### INPUT ROWS

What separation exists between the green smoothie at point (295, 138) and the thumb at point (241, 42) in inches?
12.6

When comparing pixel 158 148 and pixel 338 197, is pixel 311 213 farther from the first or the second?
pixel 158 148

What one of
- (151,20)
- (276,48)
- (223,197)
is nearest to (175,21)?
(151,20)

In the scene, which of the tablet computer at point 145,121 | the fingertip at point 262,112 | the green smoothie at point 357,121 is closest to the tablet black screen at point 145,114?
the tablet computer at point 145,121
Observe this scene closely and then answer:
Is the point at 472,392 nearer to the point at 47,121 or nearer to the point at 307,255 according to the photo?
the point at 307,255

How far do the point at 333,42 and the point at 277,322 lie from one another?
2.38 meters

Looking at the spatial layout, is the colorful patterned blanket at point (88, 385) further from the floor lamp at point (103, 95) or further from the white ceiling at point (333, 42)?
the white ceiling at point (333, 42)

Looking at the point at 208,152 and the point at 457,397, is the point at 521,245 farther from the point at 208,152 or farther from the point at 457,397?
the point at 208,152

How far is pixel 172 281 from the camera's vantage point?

### WHAT IS NEEDED
Convert the records, starting with the line that contains "How far do the" and going on through the end of the records, into a Markdown table with the columns Row and Line, skipping blank lines.

### OUTPUT FOR THIS EXERCISE
| Row | Line |
|---|---|
| 1 | How far do the point at 333,42 and the point at 277,322 lie from one another? |
| 2 | 2.38 meters |
| 3 | Looking at the spatial layout, is the colorful patterned blanket at point (88, 385) further from the floor lamp at point (103, 95) or further from the white ceiling at point (333, 42)? |
| 4 | the white ceiling at point (333, 42) |
| 5 | Looking at the point at 208,152 and the point at 457,397, is the point at 521,245 farther from the point at 208,152 or farther from the point at 457,397? |
| 6 | the point at 208,152 |
| 7 | How far is pixel 172 281 from the camera's vantage point? |